## Goal of the exercise:
Only the lines starting at the one that contains "Is the green grass at" and running to the end should be repeated, exactly as written.

## Data listing:

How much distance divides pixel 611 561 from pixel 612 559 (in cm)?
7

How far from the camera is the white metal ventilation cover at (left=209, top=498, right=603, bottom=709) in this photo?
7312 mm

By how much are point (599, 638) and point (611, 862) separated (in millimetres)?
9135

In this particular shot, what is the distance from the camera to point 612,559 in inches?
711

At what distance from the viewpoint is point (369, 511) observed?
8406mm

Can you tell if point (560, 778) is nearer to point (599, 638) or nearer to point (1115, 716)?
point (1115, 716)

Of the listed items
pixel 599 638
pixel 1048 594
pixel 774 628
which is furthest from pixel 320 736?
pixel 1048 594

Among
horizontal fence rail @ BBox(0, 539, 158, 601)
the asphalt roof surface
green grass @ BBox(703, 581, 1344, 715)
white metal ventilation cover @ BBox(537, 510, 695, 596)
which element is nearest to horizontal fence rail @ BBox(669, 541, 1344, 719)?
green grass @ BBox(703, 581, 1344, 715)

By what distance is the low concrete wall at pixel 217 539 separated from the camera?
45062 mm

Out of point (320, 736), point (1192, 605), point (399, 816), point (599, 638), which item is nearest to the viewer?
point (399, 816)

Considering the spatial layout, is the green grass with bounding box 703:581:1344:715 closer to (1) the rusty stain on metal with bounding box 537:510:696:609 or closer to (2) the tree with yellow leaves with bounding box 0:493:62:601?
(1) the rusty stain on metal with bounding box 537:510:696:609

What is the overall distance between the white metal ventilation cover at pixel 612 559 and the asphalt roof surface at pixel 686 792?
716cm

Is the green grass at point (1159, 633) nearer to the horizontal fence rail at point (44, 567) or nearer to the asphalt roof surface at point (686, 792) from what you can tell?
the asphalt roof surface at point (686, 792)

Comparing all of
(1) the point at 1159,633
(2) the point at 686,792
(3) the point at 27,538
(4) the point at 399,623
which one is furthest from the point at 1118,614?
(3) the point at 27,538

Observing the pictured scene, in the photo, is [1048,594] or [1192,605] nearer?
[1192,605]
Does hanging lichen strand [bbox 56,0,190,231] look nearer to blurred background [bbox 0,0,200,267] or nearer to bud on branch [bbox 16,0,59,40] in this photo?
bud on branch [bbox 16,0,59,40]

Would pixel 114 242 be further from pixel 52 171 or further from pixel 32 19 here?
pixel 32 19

## Right answer:
Is the green grass at point (1159, 633) nearer to the horizontal fence rail at point (44, 567) or nearer to the asphalt roof surface at point (686, 792) from what you can tell?
the asphalt roof surface at point (686, 792)

Comparing all of
(1) the point at 1159,633
(2) the point at 686,792
(3) the point at 27,538
(4) the point at 399,623
which one is furthest from the point at 1118,614?
(3) the point at 27,538

Observing the pictured scene, in the photo, is [1048,594] or [1192,605] nearer?
[1192,605]
Does hanging lichen strand [bbox 56,0,190,231] look nearer to blurred background [bbox 0,0,200,267] or nearer to bud on branch [bbox 16,0,59,40] in this photo?
bud on branch [bbox 16,0,59,40]

Would pixel 114 242 be further from pixel 52 171 or further from pixel 32 19 here?
pixel 32 19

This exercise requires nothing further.